- **Description of the task**
Print out the data below. Do not alter a single line.

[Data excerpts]
# # # # #

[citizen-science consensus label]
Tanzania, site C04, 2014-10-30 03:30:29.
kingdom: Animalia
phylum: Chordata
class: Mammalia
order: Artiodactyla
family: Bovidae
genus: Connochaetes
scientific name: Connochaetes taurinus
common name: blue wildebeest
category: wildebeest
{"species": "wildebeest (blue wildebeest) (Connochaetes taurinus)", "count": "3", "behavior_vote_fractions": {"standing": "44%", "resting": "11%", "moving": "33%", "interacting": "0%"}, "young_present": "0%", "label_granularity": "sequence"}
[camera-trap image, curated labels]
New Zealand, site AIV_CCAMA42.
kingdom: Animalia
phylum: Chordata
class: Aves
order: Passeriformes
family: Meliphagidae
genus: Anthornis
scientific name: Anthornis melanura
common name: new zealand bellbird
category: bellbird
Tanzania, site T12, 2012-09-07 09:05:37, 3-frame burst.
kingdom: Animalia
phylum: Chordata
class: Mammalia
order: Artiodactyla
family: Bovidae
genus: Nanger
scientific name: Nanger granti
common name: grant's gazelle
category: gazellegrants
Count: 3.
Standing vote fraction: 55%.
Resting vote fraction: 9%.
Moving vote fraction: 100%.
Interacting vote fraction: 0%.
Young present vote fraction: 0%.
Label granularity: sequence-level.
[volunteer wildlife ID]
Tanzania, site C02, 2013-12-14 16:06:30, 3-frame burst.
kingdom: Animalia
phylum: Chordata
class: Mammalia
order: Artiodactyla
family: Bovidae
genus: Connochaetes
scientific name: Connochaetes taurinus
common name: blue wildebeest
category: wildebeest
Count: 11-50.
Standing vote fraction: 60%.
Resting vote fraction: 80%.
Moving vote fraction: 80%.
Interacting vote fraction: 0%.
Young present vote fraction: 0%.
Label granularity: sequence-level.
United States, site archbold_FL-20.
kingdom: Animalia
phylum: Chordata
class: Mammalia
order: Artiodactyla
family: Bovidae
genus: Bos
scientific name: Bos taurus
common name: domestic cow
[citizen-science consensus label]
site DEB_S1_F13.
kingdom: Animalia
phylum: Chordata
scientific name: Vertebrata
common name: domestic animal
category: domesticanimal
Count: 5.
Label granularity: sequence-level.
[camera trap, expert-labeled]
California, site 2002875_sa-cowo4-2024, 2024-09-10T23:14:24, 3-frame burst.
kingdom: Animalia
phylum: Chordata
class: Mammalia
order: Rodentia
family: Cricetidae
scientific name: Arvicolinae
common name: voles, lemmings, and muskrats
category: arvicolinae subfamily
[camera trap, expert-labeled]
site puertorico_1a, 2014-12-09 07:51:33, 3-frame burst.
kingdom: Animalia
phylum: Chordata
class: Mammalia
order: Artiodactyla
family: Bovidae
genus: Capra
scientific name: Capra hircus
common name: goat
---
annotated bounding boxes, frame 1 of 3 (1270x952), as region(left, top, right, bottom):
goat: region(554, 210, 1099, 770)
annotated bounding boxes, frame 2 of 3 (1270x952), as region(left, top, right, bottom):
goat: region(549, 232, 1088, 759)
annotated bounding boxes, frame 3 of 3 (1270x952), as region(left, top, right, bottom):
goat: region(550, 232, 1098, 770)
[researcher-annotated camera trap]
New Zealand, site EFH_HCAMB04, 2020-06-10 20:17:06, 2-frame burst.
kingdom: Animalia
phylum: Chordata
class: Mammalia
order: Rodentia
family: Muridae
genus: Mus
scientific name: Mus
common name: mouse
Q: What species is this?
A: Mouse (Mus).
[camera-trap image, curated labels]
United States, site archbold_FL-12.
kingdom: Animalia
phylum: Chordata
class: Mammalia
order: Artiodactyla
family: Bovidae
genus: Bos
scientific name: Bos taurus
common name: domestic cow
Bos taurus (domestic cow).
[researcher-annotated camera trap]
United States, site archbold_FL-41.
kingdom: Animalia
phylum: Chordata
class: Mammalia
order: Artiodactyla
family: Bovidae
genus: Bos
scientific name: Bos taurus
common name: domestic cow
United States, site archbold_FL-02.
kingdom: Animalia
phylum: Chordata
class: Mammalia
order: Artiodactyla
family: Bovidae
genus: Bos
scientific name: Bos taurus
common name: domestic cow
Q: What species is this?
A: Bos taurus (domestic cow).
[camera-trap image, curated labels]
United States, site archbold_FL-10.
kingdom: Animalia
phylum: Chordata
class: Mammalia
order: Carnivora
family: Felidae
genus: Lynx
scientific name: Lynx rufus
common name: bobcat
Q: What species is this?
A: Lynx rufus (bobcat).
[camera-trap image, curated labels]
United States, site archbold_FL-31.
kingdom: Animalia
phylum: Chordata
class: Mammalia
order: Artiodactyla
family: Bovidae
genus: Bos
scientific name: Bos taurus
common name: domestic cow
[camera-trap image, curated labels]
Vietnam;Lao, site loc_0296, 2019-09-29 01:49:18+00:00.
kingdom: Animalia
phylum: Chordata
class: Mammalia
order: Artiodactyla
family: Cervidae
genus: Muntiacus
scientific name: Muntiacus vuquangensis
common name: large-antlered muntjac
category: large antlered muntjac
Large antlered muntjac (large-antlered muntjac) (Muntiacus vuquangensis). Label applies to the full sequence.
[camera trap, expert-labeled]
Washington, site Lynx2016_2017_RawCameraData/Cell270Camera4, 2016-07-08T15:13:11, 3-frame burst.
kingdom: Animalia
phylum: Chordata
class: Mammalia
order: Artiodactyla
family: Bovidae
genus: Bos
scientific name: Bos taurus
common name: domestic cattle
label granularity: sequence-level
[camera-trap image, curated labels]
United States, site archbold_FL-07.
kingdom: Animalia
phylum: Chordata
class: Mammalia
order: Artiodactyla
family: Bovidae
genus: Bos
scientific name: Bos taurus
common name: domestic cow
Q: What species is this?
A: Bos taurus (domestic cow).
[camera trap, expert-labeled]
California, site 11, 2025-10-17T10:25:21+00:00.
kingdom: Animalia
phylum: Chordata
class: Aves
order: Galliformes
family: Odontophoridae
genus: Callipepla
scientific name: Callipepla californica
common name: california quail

# # # # #

- **Response below**
[citizen-science consensus label]
Tanzania, site C04, 2014-10-30 03:30:29.
kingdom: Animalia
phylum: Chordata
class: Mammalia
order: Artiodactyla
family: Bovidae
genus: Connochaetes
scientific name: Connochaetes taurinus
common name: blue wildebeest
category: wildebeest
{"species": "wildebeest (blue wildebeest) (Connochaetes taurinus)", "count": "3", "behavior_vote_fractions": {"standing": "44%", "resting": "11%", "moving": "33%", "interacting": "0%"}, "young_present": "0%", "label_granularity": "sequence"}
[camera-trap image, curated labels]
New Zealand, site AIV_CCAMA42.
kingdom: Animalia
phylum: Chordata
class: Aves
order: Passeriformes
family: Meliphagidae
genus: Anthornis
scientific name: Anthornis melanura
common name: new zealand bellbird
category: bellbird
Tanzania, site T12, 2012-09-07 09:05:37, 3-frame burst.
kingdom: Animalia
phylum: Chordata
class: Mammalia
order: Artiodactyla
family: Bovidae
genus: Nanger
scientific name: Nanger granti
common name: grant's gazelle
category: gazellegrants
Count: 3.
Standing vote fraction: 55%.
Resting vote fraction: 9%.
Moving vote fraction: 100%.
Interacting vote fraction: 0%.
Young present vote fraction: 0%.
Label granularity: sequence-level.
[volunteer wildlife ID]
Tanzania, site C02, 2013-12-14 16:06:30, 3-frame burst.
kingdom: Animalia
phylum: Chordata
class: Mammalia
order: Artiodactyla
family: Bovidae
genus: Connochaetes
scientific name: Connochaetes taurinus
common name: blue wildebeest
category: wildebeest
Count: 11-50.
Standing vote fraction: 60%.
Resting vote fraction: 80%.
Moving vote fraction: 80%.
Interacting vote fraction: 0%.
Young present vote fraction: 0%.
Label granularity: sequence-level.
United States, site archbold_FL-20.
kingdom: Animalia
phylum: Chordata
class: Mammalia
order: Artiodactyla
family: Bovidae
genus: Bos
scientific name: Bos taurus
common name: domestic cow
[citizen-science consensus label]
site DEB_S1_F13.
kingdom: Animalia
phylum: Chordata
scientific name: Vertebrata
common name: domestic animal
category: domesticanimal
Count: 5.
Label granularity: sequence-level.
[camera trap, expert-labeled]
California, site 2002875_sa-cowo4-2024, 2024-09-10T23:14:24, 3-frame burst.
kingdom: Animalia
phylum: Chordata
class: Mammalia
order: Rodentia
family: Cricetidae
scientific name: Arvicolinae
common name: voles, lemmings, and muskrats
category: arvicolinae subfamily
[camera trap, expert-labeled]
site puertorico_1a, 2014-12-09 07:51:33, 3-frame burst.
kingdom: Animalia
phylum: Chordata
class: Mammalia
order: Artiodactyla
family: Bovidae
genus: Capra
scientific name: Capra hircus
common name: goat
---
annotated bounding boxes, frame 1 of 3 (1270x952), as region(left, top, right, bottom):
goat: region(554, 210, 1099, 770)
annotated bounding boxes, frame 2 of 3 (1270x952), as region(left, top, right, bottom):
goat: region(549, 232, 1088, 759)
annotated bounding boxes, frame 3 of 3 (1270x952), as region(left, top, right, bottom):
goat: region(550, 232, 1098, 770)
[researcher-annotated camera trap]
New Zealand, site EFH_HCAMB04, 2020-06-10 20:17:06, 2-frame burst.
kingdom: Animalia
phylum: Chordata
class: Mammalia
order: Rodentia
family: Muridae
genus: Mus
scientific name: Mus
common name: mouse
Q: What species is this?
A: Mouse (Mus).
[camera-trap image, curated labels]
United States, site archbold_FL-12.
kingdom: Animalia
phylum: Chordata
class: Mammalia
order: Artiodactyla
family: Bovidae
genus: Bos
scientific name: Bos taurus
common name: domestic cow
Bos taurus (domestic cow).
[researcher-annotated camera trap]
United States, site archbold_FL-41.
kingdom: Animalia
phylum: Chordata
class: Mammalia
order: Artiodactyla
family: Bovidae
genus: Bos
scientific name: Bos taurus
common name: domestic cow
United States, site archbold_FL-02.
kingdom: Animalia
phylum: Chordata
class: Mammalia
order: Artiodactyla
family: Bovidae
genus: Bos
scientific name: Bos taurus
common name: domestic cow
Q: What species is this?
A: Bos taurus (domestic cow).
[camera-trap image, curated labels]
United States, site archbold_FL-10.
kingdom: Animalia
phylum: Chordata
class: Mammalia
order: Carnivora
family: Felidae
genus: Lynx
scientific name: Lynx rufus
common name: bobcat
Q: What species is this?
A: Lynx rufus (bobcat).
[camera-trap image, curated labels]
United States, site archbold_FL-31.
kingdom: Animalia
phylum: Chordata
class: Mammalia
order: Artiodactyla
family: Bovidae
genus: Bos
scientific name: Bos taurus
common name: domestic cow
[camera-trap image, curated labels]
Vietnam;Lao, site loc_0296, 2019-09-29 01:49:18+00:00.
kingdom: Animalia
phylum: Chordata
class: Mammalia
order: Artiodactyla
family: Cervidae
genus: Muntiacus
scientific name: Muntiacus vuquangensis
common name: large-antlered muntjac
category: large antlered muntjac
Large antlered muntjac (large-antlered muntjac) (Muntiacus vuquangensis). Label applies to the full sequence.
[camera trap, expert-labeled]
Washington, site Lynx2016_2017_RawCameraData/Cell270Camera4, 2016-07-08T15:13:11, 3-frame burst.
kingdom: Animalia
phylum: Chordata
class: Mammalia
order: Artiodactyla
family: Bovidae
genus: Bos
scientific name: Bos taurus
common name: domestic cattle
label granularity: sequence-level
[camera-trap image, curated labels]
United States, site archbold_FL-07.
kingdom: Animalia
phylum: Chordata
class: Mammalia
order: Artiodactyla
family: Bovidae
genus: Bos
scientific name: Bos taurus
common name: domestic cow
Q: What species is this?
A: Bos taurus (domestic cow).
[camera trap, expert-labeled]
California, site 11, 2025-10-17T10:25:21+00:00.
kingdom: Animalia
phylum: Chordata
class: Aves
order: Galliformes
family: Odontophoridae
genus: Callipepla
scientific name: Callipepla californica
common name: california quail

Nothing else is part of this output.